*Tarefa*
No excerto sobre a acédia, enumere tudo aquilo cuja recuperação, segundo o texto, fez com que o pecado capital da acédia medieval se paganizasse nos séculos XVI e XVII.

*Excerto selecionado*
════
28 novembro, 2006


A ACÉDIA

A acédia: «o conceito mais propriamente teológico do melancólico», a «indolência do coração», como a define Benjamin. O pecado capital da acédia medieval, a doença monacal por excelência, paganizou-se nos séculos XVI e XVII com a recuperação da medicina hipocrática e do sol negro da mitologia saturnina e da astrologia árabe. É inevitável o paralelo com a sua secularização posterior, primeiro romântica, assumindo as formas do Weltschmerz (a «dor do mundo»), e depois do spleen baudelairiano e decadente.
Os prolongamentos destas formas de melancolia moderna revelam-se também sob a forma de um amolecimento nostálgico e sentimental na poesia portuguesa do fim do último século e da viragem do milénio. Sobre isto disse o que tinha a dizer no ensaio «Sob o signo de Saturno» (vd. A Palavra Transversal, Cotovia, 1996).


J. B., Diário para W.B.

Hoje, reconheço que o diagnóstico pela via do filão melancólico – que outros, aliás, continuaram: veja-se Jorge Reis-Sá e o prefácio à sua antologia Anos 90 e Agora – era parcial, mas não de todo falhado. Uma certa lassidão, aqui e ali mesmo frouxidão, tinge ainda de tons vários, mais ou menos pessoais, mais ou menos culturais, mais ou menos sociais, a poesia de hoje.
Mas há também os desencantados a frio, os irreverentes da paródia mais ou menos contundente, mais ou menos desarmante, e alguns «viscerais». Parte deles já aí estavam há dez anos. Mas a acédia de hoje, mais soft e mais encenada, já nem é aquela «estranha ameaça ocidental» de que falava Graça Moura. Não ameaça nem dói. E parece nunca esvaziar tão radicalmente o mundo como a que habita no olhar das figuras do drama trágico-lutuoso do Barroco.
════
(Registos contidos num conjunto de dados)

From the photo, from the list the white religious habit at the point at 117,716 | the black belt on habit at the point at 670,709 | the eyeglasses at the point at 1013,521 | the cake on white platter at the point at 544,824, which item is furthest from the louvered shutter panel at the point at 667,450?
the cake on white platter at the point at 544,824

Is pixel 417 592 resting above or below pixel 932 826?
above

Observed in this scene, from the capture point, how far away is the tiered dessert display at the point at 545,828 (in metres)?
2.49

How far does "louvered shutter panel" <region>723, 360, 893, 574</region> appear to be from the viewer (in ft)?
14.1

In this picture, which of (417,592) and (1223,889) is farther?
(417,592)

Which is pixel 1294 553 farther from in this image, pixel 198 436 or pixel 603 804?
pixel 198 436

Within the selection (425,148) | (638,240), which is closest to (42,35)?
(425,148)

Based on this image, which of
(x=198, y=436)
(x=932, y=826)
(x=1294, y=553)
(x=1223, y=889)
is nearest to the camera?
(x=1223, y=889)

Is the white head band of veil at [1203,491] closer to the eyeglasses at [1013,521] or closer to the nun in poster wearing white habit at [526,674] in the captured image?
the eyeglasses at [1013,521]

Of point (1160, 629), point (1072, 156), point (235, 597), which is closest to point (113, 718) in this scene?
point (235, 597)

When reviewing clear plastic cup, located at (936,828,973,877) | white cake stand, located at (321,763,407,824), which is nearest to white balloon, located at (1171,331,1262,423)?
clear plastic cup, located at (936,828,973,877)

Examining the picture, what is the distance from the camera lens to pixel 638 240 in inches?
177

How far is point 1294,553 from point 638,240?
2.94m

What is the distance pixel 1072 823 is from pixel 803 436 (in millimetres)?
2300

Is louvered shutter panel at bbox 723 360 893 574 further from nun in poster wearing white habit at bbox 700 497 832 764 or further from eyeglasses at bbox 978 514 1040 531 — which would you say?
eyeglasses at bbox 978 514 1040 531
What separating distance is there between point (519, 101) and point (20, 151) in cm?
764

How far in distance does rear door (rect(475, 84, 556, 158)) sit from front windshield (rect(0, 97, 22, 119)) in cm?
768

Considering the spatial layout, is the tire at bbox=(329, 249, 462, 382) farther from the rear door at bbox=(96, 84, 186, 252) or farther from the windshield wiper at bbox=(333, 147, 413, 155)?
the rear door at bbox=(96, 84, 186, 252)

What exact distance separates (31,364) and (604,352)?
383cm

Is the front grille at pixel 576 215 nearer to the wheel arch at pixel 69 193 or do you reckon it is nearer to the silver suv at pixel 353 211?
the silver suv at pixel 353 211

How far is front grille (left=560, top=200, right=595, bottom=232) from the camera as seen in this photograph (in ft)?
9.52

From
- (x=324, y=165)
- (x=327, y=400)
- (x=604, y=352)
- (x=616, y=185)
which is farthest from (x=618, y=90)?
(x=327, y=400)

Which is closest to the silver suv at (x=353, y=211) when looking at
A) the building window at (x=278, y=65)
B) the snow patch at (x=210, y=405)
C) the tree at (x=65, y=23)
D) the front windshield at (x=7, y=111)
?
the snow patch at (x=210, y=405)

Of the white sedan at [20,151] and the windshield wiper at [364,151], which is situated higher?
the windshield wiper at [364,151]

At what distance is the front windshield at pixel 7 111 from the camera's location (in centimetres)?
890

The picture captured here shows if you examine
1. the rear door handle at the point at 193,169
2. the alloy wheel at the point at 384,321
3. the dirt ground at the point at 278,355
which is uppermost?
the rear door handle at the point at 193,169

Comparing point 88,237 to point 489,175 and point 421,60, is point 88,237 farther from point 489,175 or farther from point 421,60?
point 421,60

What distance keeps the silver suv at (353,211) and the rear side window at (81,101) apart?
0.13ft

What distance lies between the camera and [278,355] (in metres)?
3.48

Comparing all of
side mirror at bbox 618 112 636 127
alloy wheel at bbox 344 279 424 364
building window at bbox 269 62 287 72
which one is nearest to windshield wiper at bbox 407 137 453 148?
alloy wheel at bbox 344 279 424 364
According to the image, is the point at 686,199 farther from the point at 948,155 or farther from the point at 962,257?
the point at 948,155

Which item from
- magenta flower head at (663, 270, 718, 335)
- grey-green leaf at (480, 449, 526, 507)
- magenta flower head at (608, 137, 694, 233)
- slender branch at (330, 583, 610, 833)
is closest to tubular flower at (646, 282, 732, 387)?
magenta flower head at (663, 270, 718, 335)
════
*Resolução*
A medicina hipocrática, o sol negro da mitologia saturnina e a astrologia árabe.